Thanks for your prompt feedback. I have another question, what is the method of calculating the direction of enrichment between groups? Median or mean? Thanks!

wfgui avatar Jul 22 '24 01:07 wfgui

Median. Same with the lefse python version.

ChiLiubio avatar Jul 22 '24 02:07 ChiLiubio

Median. Same with the lefse python version.

I ran the code the way you recommended. I found at the species level that the direction of enrichment is very different from the python version, and it seems that the python version of the calculation is more consistent with using the mean.

wfgui avatar Jul 22 '24 05:07 wfgui

Could you please attach an example that I can check it out?

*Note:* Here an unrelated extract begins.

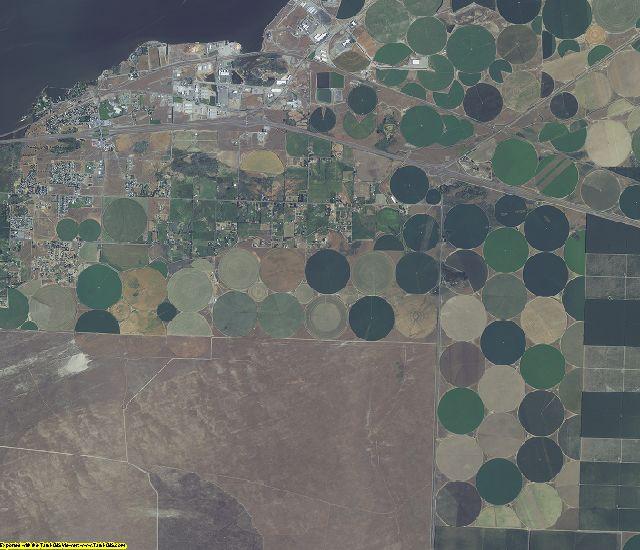 Morrow County, Oregon aerial photography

ChiLiubio avatar Jul 23 '24 02:07 ChiLiubio

Could you please attach an example that I can check it out?

Yes, of course, as shown in the attachment: example.zip

#R code
ds_comp <- mpa2meco("example/abundance_table.txt", sample_table = "example/group.txt", auto_tidy = TRUE)
lefse_res_all <- trans_diff$new(dataset = ds_comp, 
                                                lefse_norm = 10000,
						method = "lefse", 
                                                p_adjust_method = "none", 
                                                alpha = 0.05, 
						group = "group", 
                                                remove_unknown = F)
lefse_res_all$res_diff %<>% filter (LDA > 2)
write.table(lefse_res_all$res_diff, "example/microeco_lefse.txt", row.names = F, quote = F, sep = '\t') 

#python version
python example/lefse/format_input.py example/abundance_table_add.group.txt example/lefse.in -u 1 -c 2 -o 1000000
python example/lefse/run_lefse.py example/lefse.in example/lefse.out.txt

For example,"s__Dialister_sp_CAG_357、s__Eubacterium_siraeum、s__Hungatella_hathewayi" are enriched in the Healthy group in the python version, but enriched in the Case group in the R version. Thanks!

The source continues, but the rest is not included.